Spa therapy (balneotherapy) for rehabilitation of survivors of COVID-19 with persistent symptoms

Authors: Kardeş S (1)
(1) Department of Medical Ecology and Hydroclimatology, İstanbul Medical Faculty, İstanbul University
Source: Med Hypotheses . 2021 Jan;146:110472
DOI: 10.1016/j.mehy.2020.110472 Publication date: 2021 Jan E-Publication date: Dec. 23, 2020 Availability: full text Copyright: © 2020 Elsevier Ltd. All rights reserved.
Language: English Countries: Not specified Location: Not specified Correspondence address:


Article content

Dear Editor,

Introduction for the hypothesis

The knowledge on persistent symptoms and rehabilitation needs of COVID-19 survivors began to emerge [1][2][3]. The most common persisted symptom was fatigue (53%–64%), followed by dyspnea (42%–50%) [1][2][3]. The other symptoms were (but not limited to) psychological distress, joint pain, chest pain, cough, sleep disorders, and functional disability [1][2][3]. Also, patients reported a decreased quality of life [1][2][3].

Spa therapy may include balneotherapy (immersion in thermal-mineral water), peloid therapy, aquatic exercises, physical therapy modalities, and exercise according to spas’ ability to deliver these treatments [4]. Recent reviews showed spa therapy/balneotherapy being beneficial in improving fatigue, joint pain, functional disability, psychological distress, sleep disorders, and quality of life in other diseases with these symptoms [5][6][7].

The recommendations of a recent article by Gasparyan et al. addressing the structuring and discussing the hypothesis [8] were followed in this hypothesis.

Formulate hypothesis

The proposed hypothesis is that spa therapy can be used in postacute rehabilitation for survivors of COVID-19 with persistent symptoms.

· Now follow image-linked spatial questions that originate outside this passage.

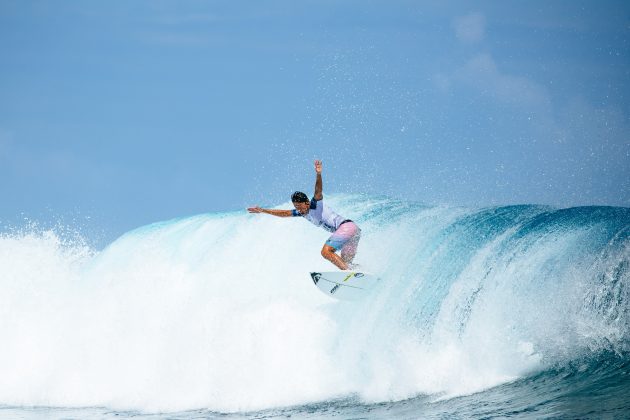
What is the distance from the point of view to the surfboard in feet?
32.1

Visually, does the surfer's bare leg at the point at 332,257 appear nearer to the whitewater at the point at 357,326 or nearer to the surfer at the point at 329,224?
the surfer at the point at 329,224

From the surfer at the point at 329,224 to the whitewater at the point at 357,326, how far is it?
1102mm

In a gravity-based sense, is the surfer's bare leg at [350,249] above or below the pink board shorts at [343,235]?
below

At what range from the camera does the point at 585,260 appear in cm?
870

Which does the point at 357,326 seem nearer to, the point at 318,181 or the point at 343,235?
the point at 343,235

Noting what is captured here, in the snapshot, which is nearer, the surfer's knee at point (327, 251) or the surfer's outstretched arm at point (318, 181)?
the surfer's outstretched arm at point (318, 181)

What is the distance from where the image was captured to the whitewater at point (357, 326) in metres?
8.16

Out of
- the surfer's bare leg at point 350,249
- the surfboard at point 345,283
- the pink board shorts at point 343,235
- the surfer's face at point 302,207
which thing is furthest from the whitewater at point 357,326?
the surfer's face at point 302,207

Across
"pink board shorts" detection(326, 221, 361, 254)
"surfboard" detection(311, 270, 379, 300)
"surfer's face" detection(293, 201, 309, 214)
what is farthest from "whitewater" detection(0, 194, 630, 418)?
"surfer's face" detection(293, 201, 309, 214)

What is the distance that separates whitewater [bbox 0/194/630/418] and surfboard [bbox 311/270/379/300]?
1.20ft

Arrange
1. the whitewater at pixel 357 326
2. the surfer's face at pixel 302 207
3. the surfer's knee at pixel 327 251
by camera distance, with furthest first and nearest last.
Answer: the surfer's knee at pixel 327 251 → the surfer's face at pixel 302 207 → the whitewater at pixel 357 326

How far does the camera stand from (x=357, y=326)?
1040 centimetres

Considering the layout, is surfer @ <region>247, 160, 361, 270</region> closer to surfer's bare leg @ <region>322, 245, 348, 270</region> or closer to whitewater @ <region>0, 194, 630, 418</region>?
surfer's bare leg @ <region>322, 245, 348, 270</region>

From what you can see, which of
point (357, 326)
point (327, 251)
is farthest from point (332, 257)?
point (357, 326)
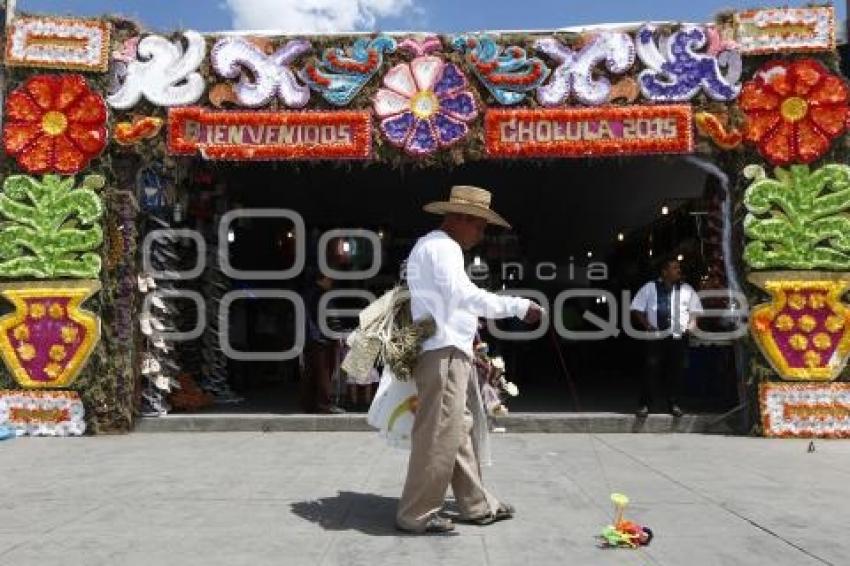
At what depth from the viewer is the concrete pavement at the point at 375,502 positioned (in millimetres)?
3850

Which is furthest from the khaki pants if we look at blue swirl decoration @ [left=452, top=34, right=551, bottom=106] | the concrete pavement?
blue swirl decoration @ [left=452, top=34, right=551, bottom=106]

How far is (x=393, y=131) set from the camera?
813cm

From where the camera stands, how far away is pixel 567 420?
827cm

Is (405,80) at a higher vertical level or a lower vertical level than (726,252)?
higher

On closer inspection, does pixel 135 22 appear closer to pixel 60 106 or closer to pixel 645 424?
pixel 60 106

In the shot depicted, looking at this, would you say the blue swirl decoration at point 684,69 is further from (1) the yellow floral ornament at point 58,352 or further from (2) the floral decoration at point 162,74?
(1) the yellow floral ornament at point 58,352

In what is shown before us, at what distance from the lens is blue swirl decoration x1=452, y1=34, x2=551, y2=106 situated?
8.07 m

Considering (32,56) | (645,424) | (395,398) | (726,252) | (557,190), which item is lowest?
(645,424)

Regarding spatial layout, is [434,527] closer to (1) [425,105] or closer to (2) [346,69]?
(1) [425,105]

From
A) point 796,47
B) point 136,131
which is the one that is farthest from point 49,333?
point 796,47

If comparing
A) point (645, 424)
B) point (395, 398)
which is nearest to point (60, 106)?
point (395, 398)

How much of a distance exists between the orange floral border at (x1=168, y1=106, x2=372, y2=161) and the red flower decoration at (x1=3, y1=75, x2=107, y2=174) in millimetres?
764

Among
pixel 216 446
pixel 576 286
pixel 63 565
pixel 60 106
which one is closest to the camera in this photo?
pixel 63 565

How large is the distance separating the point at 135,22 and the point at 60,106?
3.82ft
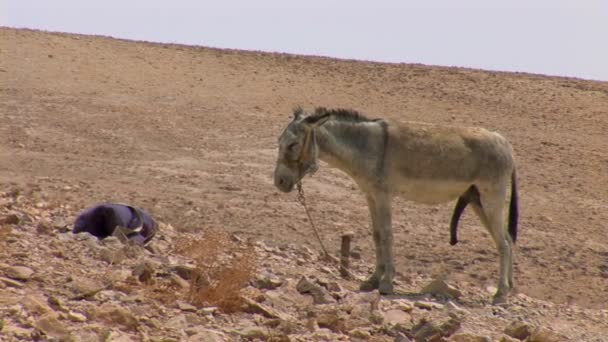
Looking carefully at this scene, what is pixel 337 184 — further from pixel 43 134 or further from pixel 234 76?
pixel 234 76

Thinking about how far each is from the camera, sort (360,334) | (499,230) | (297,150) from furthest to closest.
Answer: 1. (499,230)
2. (297,150)
3. (360,334)

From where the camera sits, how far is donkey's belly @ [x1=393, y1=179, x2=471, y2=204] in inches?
537

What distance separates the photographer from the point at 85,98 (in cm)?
2455

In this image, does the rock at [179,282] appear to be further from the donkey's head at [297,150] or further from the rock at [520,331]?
the rock at [520,331]

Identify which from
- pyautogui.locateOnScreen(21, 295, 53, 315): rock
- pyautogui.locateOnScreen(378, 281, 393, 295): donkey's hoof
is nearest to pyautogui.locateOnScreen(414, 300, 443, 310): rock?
pyautogui.locateOnScreen(378, 281, 393, 295): donkey's hoof

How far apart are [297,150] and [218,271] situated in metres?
2.06

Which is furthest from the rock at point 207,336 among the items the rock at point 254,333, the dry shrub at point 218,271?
the dry shrub at point 218,271

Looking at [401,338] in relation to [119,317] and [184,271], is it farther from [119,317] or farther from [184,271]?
[119,317]

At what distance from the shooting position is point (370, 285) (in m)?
13.4

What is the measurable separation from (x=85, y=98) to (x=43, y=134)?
10.6ft

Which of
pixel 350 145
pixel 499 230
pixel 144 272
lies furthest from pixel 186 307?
pixel 499 230

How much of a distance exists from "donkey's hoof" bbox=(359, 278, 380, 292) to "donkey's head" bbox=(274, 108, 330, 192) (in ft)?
3.82

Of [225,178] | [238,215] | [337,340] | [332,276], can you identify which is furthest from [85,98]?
[337,340]

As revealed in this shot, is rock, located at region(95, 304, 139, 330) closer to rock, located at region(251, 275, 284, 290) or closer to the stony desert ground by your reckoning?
the stony desert ground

How to test the hypothesis

This hypothesis, which was based on an extrapolation of beneficial effects of spa/ sanatorium therapy seen in other diseases with similar symptoms [5][6][7], needs to be tested, because the pathophysiological mechanisms of these symptoms and experiences/perceptions of patients with different diseases may not be the same. The randomized controlled trials comparing spa therapy with usual care in survivors of COVID-19 with persistent symptoms are needed to test this hypothesis.

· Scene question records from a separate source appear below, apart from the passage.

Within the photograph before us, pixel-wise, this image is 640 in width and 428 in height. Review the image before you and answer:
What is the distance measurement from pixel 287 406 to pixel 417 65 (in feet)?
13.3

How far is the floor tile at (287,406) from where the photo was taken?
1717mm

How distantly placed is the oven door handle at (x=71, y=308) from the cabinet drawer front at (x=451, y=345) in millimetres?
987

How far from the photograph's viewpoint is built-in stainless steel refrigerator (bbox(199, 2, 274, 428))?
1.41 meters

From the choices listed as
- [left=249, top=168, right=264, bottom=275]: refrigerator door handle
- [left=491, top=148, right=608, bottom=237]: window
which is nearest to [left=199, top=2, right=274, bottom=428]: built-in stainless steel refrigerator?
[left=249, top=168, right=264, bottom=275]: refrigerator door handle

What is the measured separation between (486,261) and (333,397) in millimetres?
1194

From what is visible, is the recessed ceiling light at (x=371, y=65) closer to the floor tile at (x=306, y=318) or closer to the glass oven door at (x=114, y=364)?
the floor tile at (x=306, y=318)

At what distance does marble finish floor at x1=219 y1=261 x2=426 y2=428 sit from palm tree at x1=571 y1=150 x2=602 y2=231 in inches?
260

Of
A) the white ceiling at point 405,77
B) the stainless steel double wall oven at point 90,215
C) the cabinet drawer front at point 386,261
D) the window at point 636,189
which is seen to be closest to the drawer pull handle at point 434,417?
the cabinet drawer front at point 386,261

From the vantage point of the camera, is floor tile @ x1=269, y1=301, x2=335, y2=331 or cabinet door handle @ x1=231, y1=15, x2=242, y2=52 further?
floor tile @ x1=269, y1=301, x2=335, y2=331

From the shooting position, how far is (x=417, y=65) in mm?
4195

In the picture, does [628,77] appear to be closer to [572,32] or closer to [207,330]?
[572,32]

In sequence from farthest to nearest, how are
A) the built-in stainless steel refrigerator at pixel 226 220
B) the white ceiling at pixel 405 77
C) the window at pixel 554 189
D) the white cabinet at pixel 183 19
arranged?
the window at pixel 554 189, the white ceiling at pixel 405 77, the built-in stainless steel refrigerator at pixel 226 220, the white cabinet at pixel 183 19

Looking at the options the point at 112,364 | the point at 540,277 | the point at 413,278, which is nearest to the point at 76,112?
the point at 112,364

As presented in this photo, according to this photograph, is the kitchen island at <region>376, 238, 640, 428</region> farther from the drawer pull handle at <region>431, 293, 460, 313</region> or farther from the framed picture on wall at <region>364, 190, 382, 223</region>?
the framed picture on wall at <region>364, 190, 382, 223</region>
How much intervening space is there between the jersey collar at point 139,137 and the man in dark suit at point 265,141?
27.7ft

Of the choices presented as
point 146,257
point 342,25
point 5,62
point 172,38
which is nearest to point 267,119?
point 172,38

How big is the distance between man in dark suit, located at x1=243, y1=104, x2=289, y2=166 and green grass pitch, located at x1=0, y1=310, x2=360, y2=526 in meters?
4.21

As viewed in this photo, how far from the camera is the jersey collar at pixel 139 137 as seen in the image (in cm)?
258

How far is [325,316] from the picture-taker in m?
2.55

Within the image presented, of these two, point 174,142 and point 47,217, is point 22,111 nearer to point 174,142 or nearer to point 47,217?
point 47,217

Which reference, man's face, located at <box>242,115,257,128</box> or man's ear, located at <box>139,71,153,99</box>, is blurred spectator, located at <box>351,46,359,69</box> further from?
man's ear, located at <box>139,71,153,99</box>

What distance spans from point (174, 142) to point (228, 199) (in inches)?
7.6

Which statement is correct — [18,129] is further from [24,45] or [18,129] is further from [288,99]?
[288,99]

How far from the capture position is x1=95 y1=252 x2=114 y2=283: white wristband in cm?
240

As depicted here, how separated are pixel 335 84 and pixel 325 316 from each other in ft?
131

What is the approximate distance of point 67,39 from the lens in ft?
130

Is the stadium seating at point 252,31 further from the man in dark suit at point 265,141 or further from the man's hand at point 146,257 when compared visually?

Spa therapy is in general deemed safe. In 2 studies with a large sample size, no serious adverse events associated with spa therapy were observed [9][10]. Regarding the mild to moderate severity of adverse events, an increase in pain, fatigue, hypertension, and upper respiratory tract infections were observed in some patients [9][10]. However, characteristics of spa therapy interventions (i.e. duration, temperature, etc.) should be individualized based on the clinical status of survivors of COVID-19, and the safety of spa therapy in these patients needs to be investigated.

There are some important clinical implications. First, survivors of COVID-19 may benefit from spa therapy. Furthermore, spas may increase the number of places delivering rehabilitation to survivors of COVID-19. Therefore, the workload on hospital rehabilitation units, which are currently overburdened by acute rehabilitation of COVID-19, would be lessened. Lastly, considering its inexpensive nature, integrating spa therapy into the rehabilitation programs may decrease the economic burden of COVID-19 on health systems, particularly for some European countries, Turkey, Israel and Japan where spa therapy/balneotherapy is widely available and preferred by patients.

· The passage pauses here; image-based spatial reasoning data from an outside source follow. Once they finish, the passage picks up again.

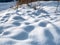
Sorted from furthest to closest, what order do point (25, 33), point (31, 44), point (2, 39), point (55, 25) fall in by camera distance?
point (55, 25)
point (25, 33)
point (2, 39)
point (31, 44)

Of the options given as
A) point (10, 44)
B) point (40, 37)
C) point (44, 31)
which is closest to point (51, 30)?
point (44, 31)

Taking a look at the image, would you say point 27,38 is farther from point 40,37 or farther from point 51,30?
point 51,30

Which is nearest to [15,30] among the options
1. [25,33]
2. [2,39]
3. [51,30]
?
[25,33]

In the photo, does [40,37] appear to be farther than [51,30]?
No

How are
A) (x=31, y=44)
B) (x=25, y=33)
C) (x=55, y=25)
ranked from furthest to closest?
(x=55, y=25), (x=25, y=33), (x=31, y=44)

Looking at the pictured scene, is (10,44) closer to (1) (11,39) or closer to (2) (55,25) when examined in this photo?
(1) (11,39)

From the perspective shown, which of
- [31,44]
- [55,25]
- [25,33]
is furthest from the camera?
[55,25]

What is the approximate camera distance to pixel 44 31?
212 centimetres

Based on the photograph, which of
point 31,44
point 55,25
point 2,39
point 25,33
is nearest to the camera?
point 31,44

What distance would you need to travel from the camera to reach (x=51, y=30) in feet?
7.05

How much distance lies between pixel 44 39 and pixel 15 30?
467 millimetres

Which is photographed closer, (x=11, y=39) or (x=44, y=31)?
(x=11, y=39)

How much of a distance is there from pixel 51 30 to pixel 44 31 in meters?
0.10

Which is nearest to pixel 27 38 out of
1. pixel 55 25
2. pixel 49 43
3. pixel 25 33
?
pixel 25 33
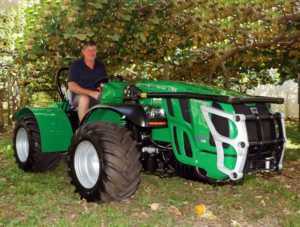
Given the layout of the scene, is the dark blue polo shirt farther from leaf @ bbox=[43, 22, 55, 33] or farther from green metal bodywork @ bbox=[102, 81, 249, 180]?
leaf @ bbox=[43, 22, 55, 33]

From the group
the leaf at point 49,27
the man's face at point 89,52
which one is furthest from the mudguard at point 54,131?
the leaf at point 49,27

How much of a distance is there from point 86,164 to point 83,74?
1459 millimetres

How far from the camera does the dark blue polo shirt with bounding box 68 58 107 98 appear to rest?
490cm

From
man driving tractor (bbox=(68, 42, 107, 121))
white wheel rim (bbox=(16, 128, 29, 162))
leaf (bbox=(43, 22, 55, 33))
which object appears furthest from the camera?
leaf (bbox=(43, 22, 55, 33))

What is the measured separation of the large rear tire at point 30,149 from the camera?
5.02 metres

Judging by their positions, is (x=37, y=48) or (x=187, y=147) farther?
(x=37, y=48)

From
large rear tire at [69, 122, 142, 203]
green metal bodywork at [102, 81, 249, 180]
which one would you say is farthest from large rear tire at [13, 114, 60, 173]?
green metal bodywork at [102, 81, 249, 180]

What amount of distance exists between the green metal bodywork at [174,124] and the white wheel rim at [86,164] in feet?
1.76

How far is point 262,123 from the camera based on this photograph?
362 centimetres

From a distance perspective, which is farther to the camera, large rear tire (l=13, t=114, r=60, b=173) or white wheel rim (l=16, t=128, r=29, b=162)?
white wheel rim (l=16, t=128, r=29, b=162)

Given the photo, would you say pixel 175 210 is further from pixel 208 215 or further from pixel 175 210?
pixel 208 215

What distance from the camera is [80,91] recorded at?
4727 millimetres

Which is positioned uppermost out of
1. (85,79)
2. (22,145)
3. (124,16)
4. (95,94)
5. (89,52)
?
(124,16)

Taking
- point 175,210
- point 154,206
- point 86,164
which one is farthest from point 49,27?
point 175,210
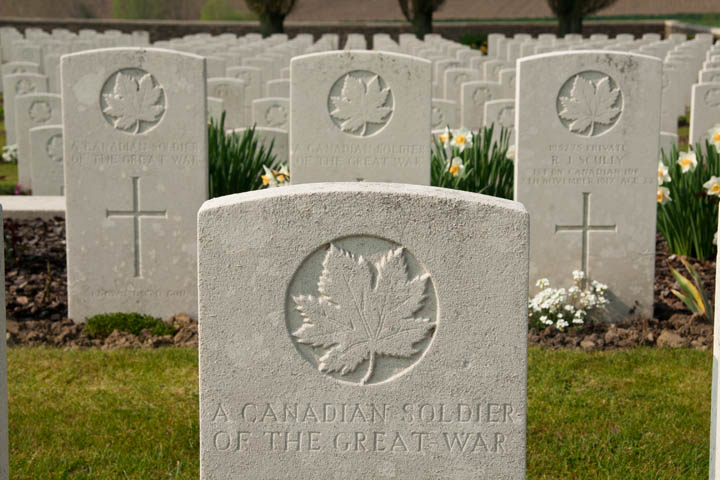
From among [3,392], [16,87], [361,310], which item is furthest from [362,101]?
[16,87]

Declaration of Competing Interest

The authors declare that they have no known competing financial interests or personal relationships that could have appeared to influence the work reported in this paper.


The author thanks Armen Yuri Gasparyan (Teaching Trust of the University of Birmingham, UK) for his help in conceiving the hypothesis.

Conflict of Interest

The author has no conflict of interest in this hypothesis.